The latest escalation in the Nagorno-Karabakh conflict has killed people, of course, though reports about casualties have been conflicting. On October 2, Stepanakert announced that 151 of its soldiers had died since fighting intensified recently. The breakaway republic’s spokespeople reported a day earlier that Azerbaijani shelling killed 11 civilians and injured more than 60 people. Officials in Yerevan say fighting has killed at least two Armenian civilians. Baku, meanwhile, has reported 19 deaths and 55 injured persons among its civilians, without disclosing Azerbaijani military losses.

At the same time, officials in Armenia and Azerbaijan both claim to have inflicted significant losses on each other. On September 30, Baku said it had killed or wounded 2,300 Armenian soldiers. Two days later, Yerevan reported 1,750 casualties on the Azerbaijani side.

Elovsky saw no one killed in Martuni, but locals told him that four people died in shelling on October 1. Another 11 were apparently injured, including the journalists caught in the shelling that missed him and his film crew.

On October 2, one day after Meduza spoke to Elovsky, bombs started falling on Stepanakert. Before the shelling, the front line was still several dozen miles away.
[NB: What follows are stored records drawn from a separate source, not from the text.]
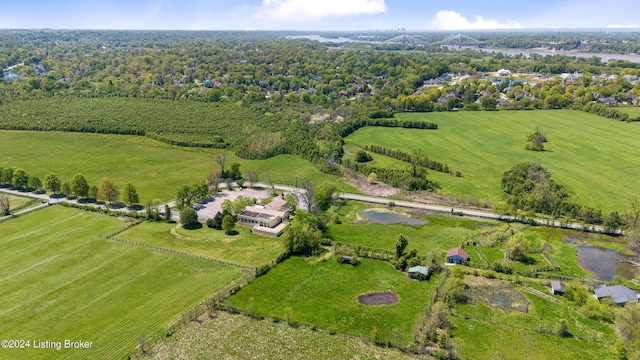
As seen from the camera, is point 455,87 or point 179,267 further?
point 455,87

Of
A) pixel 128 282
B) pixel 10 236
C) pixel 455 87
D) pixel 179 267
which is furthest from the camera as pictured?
pixel 455 87

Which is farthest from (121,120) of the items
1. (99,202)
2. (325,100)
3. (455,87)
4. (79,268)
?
(455,87)

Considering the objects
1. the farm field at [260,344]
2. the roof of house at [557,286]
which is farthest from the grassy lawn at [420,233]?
the farm field at [260,344]

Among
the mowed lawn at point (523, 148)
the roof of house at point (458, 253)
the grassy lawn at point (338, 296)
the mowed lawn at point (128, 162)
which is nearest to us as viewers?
the grassy lawn at point (338, 296)

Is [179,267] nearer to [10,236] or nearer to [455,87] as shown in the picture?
[10,236]

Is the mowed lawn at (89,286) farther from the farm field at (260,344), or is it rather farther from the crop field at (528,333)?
the crop field at (528,333)

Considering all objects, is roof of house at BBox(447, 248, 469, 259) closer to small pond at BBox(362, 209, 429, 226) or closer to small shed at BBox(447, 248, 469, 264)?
small shed at BBox(447, 248, 469, 264)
Elovsky said the stores in the city were open for business and some hotels even operated restaurants and bars, but everything went dark at night. “Everything was shut off,” he says. “People sat at home with the lights turned off, so they didn’t make targeting any easier.” The hotel staff told Elovsky not to turn on his lights at night until he’d drawn the curtains completely. 
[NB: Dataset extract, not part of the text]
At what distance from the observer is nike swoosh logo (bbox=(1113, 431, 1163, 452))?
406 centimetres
Stepanakert’s problems aren’t limited to death from above, says Elovsky, and the city now faces bread shortages. Yerevan is organizing humanitarian aid, but the supplies apparently lean heavily on cigarettes and sweets. For others on the ground, however, food isn’t the greatest concern. In his hotel lobby, Elovsky says he ran into the actor Hrant Tokhatyan, who starred in the TV series “The Last of the Magikyans.” When Elovsky asked him about the city’s bread shortage, Tokhatyan said they only thing lacking in Stepanakert is enough weapons.